For me, these succulent works represent the unique cultural point of view of the Black culinary experience. So in the spirit of legacy and tradition, let's honor Juneteenth with some of my favorite recipes from the above works, plus one from a rising star in our industry Chef Rāsheedah Purdie, whose creative approach to traditional cuisine is another brick being laid on the foundation of Black excellence. Go and check out her reimagination of our food at her Juneteenth Roots + Ramen Pop Up happening in the New York metro area.

Sweet Potato Biscuits

from the Dooky Chase Cookbook

Yield: 6 biscuits 

  • 1tbsp butter
  • 1 cup cooked mashed sweet potatoes
  •  ¼ cup sugar
  •  1 egg beaten
  •  2 tbsp baking powder
  •  3 cups self-rising flour
  •  ¼ cup shortening 
  • 1  cup milk 

-Melt butter and add sweet potatoes. Add sugar and egg. Beat mixture until creamy. Set aside. 

-Mix baking powder with flour and sift.

- Add shortening and mix well into flour.

- Add sweet potatoes and milk to make a soft mixture. Work all ingredients together well.

-Turn mixture onto a well-floured board. Roll dough out to about ¼ inch thickness and cut with a biscuit cutter. Place on Baking sheet.

-Bake in a 400 degree oven until biscuits are brown, about 15 to 20 minutes.

Obama’s Short Rib

from the Red Rooster Cookbook

  • 4 (8-z.) boneless short ribs
  • Coarse kosher salt and freshly ground black pepper
  • 2 tbsp. grapeseed oil
  • 1 onion, chopped
  • 1 carrot, chopped
  • 2 celery ribs, chopped
  • 1 lemongrass stalk, trimmed, smashed, and minced
  • 3 garlic cloves, chopped
  • 1 (1-in.) piece ginger, peeled and minced
  • ½ cup dry red wine
  • 3 cups beef or chicken broth
  • ½ cup plum sauce
  • ¼ cup soy sauce
  • 2 sprigs thyme
  • 2 sprigs flat-leaf parsley
  • 2 bay leaves
  • Horseradish, preferably freshly grated, for serving

-Preheat the oven to 325°F.

- Pat the meat dry with paper towels and season all over with salt and pepper.
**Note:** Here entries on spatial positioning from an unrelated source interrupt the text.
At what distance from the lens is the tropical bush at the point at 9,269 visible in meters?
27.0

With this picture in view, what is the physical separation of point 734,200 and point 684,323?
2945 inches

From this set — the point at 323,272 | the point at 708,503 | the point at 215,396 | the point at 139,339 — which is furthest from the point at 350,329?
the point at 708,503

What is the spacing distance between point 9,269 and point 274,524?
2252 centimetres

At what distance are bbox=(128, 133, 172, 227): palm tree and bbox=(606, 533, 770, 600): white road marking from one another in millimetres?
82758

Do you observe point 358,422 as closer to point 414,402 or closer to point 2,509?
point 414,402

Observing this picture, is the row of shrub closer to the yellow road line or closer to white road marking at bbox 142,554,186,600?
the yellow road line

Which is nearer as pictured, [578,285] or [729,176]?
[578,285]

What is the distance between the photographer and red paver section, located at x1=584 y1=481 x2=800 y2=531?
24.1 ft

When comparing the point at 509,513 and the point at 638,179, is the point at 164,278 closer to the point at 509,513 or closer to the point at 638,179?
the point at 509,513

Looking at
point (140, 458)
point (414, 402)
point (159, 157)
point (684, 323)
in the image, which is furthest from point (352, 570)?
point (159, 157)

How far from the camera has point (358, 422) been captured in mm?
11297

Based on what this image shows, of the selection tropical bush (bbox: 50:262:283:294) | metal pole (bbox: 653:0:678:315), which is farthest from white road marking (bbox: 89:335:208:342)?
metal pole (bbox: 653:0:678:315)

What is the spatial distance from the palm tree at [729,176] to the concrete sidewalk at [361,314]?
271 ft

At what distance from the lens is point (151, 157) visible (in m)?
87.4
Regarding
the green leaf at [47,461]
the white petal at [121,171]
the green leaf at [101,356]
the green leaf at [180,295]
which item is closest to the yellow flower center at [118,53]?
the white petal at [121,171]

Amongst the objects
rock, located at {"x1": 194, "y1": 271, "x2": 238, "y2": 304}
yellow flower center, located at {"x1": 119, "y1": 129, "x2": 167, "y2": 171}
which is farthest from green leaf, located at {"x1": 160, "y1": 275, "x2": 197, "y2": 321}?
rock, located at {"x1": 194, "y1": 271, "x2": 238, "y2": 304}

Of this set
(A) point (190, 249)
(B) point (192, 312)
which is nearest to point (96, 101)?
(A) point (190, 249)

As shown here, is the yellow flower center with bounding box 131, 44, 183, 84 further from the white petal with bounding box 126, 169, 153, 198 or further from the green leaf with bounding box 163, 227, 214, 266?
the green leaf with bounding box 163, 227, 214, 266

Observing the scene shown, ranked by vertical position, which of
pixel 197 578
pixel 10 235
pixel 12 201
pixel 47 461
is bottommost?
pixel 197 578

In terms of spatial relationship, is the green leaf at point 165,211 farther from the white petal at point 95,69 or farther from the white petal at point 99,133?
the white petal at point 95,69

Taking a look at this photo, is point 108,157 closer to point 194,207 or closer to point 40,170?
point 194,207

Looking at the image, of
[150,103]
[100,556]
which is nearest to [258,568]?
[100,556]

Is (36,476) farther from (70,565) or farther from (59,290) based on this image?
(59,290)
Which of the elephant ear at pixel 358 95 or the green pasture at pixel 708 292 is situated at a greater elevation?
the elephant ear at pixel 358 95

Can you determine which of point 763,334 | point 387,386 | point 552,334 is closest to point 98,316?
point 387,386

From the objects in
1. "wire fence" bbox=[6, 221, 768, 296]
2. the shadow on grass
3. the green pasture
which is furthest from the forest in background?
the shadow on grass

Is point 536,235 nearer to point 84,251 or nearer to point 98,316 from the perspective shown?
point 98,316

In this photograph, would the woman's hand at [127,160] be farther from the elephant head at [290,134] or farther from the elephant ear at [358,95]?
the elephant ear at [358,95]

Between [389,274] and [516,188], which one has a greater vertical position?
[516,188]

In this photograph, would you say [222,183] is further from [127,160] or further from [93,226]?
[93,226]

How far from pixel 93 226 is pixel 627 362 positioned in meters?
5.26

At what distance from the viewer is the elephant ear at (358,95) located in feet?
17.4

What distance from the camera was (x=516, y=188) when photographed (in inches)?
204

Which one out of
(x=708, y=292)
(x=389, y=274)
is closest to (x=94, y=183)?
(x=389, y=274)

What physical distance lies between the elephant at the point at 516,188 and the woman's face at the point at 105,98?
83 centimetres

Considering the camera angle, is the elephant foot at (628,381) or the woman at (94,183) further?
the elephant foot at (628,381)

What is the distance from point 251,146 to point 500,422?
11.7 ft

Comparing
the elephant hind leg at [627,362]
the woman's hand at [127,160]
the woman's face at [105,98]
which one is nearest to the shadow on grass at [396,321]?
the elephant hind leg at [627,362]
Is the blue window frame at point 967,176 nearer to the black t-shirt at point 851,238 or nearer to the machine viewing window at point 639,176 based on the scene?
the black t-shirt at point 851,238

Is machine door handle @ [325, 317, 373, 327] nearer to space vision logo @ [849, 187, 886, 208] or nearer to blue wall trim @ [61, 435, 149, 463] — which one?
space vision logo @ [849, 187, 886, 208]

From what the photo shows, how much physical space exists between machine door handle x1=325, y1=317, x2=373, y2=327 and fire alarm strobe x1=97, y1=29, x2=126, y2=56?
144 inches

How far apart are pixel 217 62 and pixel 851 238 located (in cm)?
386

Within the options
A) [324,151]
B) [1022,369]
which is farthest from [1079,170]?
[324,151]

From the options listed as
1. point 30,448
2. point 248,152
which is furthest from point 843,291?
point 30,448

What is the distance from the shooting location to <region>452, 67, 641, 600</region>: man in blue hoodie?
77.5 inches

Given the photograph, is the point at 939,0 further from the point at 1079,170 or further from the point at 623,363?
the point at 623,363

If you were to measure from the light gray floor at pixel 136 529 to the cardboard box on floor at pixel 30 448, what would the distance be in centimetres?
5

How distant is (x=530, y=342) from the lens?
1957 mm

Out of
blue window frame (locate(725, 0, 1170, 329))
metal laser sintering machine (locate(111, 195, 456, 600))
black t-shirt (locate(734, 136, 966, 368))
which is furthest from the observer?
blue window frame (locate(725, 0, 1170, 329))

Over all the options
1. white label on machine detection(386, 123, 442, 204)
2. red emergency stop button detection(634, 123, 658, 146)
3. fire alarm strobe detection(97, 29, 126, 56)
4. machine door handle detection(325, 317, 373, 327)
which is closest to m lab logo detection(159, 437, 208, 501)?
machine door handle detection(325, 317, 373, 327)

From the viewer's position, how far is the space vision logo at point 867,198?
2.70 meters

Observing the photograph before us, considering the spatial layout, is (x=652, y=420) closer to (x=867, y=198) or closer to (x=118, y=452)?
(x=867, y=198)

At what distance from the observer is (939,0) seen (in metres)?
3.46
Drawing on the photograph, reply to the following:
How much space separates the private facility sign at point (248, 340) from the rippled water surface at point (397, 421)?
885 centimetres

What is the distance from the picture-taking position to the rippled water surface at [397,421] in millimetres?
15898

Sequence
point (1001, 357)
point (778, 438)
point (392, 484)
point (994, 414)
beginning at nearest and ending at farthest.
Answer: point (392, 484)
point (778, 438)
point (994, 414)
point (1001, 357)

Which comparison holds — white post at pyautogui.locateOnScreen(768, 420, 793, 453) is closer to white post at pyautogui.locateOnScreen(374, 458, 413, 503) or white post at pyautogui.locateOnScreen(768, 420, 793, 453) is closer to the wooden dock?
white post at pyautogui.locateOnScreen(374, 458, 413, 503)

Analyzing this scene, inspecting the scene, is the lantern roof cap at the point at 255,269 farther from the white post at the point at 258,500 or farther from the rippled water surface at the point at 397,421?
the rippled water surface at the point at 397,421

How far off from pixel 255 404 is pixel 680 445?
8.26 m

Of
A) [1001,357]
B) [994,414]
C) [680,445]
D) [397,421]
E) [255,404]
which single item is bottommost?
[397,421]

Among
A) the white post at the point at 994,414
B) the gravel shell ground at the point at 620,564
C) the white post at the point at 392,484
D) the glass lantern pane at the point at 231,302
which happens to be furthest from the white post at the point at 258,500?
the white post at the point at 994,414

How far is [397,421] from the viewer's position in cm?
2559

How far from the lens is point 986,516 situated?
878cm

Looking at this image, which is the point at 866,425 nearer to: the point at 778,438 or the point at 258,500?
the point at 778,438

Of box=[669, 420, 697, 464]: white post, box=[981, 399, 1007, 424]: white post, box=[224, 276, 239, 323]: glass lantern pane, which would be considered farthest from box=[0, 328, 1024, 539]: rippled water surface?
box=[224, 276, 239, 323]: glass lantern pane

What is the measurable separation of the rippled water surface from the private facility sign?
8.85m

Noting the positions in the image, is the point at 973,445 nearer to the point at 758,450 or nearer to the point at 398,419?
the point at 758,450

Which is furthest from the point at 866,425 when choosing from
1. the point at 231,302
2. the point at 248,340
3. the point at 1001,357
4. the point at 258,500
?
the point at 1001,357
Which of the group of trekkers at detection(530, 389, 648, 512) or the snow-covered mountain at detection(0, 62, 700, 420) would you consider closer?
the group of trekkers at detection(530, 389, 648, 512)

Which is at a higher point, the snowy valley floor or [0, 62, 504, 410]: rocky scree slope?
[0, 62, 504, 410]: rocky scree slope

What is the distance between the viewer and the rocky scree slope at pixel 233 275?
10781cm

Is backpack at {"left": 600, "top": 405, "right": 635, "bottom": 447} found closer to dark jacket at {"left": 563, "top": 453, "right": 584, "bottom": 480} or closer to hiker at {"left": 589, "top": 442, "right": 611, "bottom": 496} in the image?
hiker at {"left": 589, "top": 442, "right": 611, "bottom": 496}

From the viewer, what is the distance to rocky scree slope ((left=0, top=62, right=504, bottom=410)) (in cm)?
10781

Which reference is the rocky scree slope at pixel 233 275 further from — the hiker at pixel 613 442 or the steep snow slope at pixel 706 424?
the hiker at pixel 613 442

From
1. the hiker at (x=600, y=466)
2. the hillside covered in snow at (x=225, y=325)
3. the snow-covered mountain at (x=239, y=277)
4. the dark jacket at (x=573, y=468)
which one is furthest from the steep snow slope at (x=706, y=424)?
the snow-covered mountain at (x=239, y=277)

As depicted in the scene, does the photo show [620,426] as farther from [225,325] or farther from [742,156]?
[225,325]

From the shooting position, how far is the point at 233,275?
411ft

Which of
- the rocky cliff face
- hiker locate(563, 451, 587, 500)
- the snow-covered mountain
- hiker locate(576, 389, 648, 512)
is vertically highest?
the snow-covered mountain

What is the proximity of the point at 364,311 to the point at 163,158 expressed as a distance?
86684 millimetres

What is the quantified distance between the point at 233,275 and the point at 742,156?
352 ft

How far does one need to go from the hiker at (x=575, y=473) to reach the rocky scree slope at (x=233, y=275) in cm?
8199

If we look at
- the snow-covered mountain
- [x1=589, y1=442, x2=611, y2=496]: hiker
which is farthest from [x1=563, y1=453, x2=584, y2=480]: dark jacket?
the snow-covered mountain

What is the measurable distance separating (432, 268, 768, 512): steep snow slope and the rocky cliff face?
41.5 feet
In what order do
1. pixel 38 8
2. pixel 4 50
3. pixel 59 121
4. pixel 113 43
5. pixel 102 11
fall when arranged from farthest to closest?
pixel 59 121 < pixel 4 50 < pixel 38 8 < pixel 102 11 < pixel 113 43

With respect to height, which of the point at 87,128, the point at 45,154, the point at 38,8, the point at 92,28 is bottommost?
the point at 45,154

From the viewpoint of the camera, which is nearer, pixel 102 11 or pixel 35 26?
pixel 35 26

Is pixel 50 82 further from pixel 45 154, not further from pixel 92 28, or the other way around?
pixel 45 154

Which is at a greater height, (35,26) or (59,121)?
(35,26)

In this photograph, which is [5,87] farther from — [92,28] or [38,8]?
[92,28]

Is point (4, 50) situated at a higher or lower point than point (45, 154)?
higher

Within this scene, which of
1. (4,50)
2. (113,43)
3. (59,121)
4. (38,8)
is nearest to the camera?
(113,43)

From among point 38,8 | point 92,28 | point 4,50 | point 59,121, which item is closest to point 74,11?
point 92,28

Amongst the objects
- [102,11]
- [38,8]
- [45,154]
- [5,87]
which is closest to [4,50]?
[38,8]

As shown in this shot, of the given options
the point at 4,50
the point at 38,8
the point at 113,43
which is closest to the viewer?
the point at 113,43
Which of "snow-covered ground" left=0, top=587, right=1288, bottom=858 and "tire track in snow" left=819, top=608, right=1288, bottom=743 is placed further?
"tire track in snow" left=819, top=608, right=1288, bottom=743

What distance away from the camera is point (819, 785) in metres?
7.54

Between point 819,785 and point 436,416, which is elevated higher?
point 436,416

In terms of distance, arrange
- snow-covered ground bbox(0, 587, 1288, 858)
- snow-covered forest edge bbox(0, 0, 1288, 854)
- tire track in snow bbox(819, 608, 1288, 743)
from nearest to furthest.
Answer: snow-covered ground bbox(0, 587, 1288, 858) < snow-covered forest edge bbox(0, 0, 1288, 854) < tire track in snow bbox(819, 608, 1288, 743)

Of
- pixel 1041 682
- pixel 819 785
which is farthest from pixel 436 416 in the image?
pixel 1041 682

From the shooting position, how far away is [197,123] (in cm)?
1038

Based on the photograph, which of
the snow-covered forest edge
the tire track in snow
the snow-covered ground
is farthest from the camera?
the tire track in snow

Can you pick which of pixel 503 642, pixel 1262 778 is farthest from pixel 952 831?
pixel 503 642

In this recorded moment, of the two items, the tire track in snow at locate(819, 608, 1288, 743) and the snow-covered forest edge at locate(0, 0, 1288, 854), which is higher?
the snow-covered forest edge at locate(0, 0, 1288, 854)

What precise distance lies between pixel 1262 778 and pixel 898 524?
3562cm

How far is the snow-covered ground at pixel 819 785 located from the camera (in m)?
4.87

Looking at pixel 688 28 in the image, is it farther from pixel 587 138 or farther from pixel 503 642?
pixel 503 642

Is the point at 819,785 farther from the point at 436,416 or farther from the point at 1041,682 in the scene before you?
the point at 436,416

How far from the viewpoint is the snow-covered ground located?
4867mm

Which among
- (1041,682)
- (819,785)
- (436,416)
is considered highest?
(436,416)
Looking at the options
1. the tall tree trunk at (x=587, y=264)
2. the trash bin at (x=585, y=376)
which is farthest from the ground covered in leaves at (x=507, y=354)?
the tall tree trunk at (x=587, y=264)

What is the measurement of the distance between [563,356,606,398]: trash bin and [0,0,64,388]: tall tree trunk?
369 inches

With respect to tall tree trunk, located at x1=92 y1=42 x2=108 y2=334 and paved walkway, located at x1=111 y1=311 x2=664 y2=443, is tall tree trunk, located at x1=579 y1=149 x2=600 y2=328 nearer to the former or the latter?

-Heat the grapeseed oil in a large Dutch oven over medium-high heat. When it shimmers, add the short ribs and brown on all sides, about 2 minutes per side. Put them aside on a plate.

-Add the onion, carrot, celery, lemongrass, garlic, and ginger to the pot. Season with salt and cook, stirring often, until the onion softens, about 5 minutes. Pour in the wine and cook, stirring to dissolve any of the brown bits that may still be on the bottom of the pot (the juice from the onions will have dissolved most already). Add the broth, plum sauce, soy sauce, thyme, parsley, and bay leaves and bring to a simmer. Return the short ribs to the pot, along with any of the juices, cover, and slide the pot into the oven. Braise until the meat is fork-tender, about 1½ hours.

-Transfer the meat to a plate. Strain the braising liquid into a fat separator. Discard the bay leaves and put the vegetables into a food processor. Process until smooth. Add 1½ cups of the defatted braising liquid to the processor and pulse to combine. Return the sauce to the Dutch oven and check for salt and pepper. Bury the short ribs in the sauce, cover, and leave on the back of the stove until you’re ready to serve.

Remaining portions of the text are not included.